Learning What’s Important
My friends Bob and Jan didn’t have much, but they had love between each other, and they decided that was enough. They bought a little piece of land and restored a doublewide modular home that was rotting on it. Their three children ran back and forth, carrying nails and hammers to their mom and dad and grandpa, who moved in to help with construction. They helped plant the vegetable garden and they chose the best place for the hibachi grill to go. They brought fruit drinks out to the plumbers and woodworkers, and helped prepare meals when everyone else was occupied.

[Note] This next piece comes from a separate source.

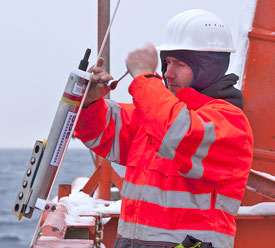 Rember attaches an SBE 37 microcat, for measuring temperature, salinity, and pressure, to a mooring line during the 2013 Akademic Fedorov NABOS research cruise. (Photo: I. Goszczko)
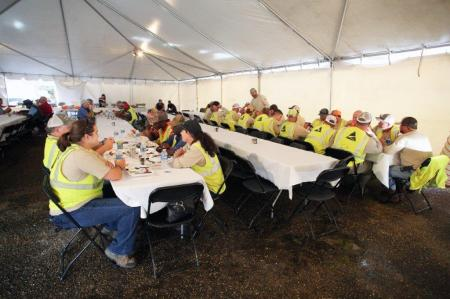 Alabama Power employees eat dinner at a staging area for Tropical Storm Gordon established at Mobile Greyhound Park in Theodore. (Mike Kittrell / Alabama NewsCenter)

They massaged their mom’s feet when she collapsed, exhausted, on the sofa and helped each other with homework and dressing.
They have a television, but short of Nat Geo and a couple of Animal Planet shows, they rarely watch it. They have a pile of teddy bears, Thomas Tanks and tea sets but they don’t get a lot of play. The children would much rather venture to Home Depot with Grandpa to pick up fixtures for the sinks or grocery shop with Mom for dinner. And when I came bearing what I supposed were the obligatory house gifts for winning the children’s attention, I found they were far more interested in me, though Lisa, the only girl, did wear the ballerina skirt I bought her for the next three days. These children knew when to withdraw, as well. When they saw their parents immersed in conversation with each other or other people, they found things to do alone or together.
Hurry, or you’ll miss it!
In the movie ‘Hook’, Robin Williams’ character gives his children everything but his time. He almost loses his son’s affections when the wily Captain Cook recognizes what the child really wants: a father who is there.
Why do parents feel the need to shower their children with pricey gifts? Do the children annoy them so much? Are they guilty about something? Are they really trying to buy their children’s affection? Do they feel their own company has no value?
Children are young for such a short time. When they are grown and gone, it is too late to realize that all the plastic in the world, all the fast cars and spangled jewelry, all the cashmere sweaters and funded trips to whichever coast is convenient cannot stand up to the treasure of a pair of warm arms around one’s neck, or the whispered words, “I love you so much!”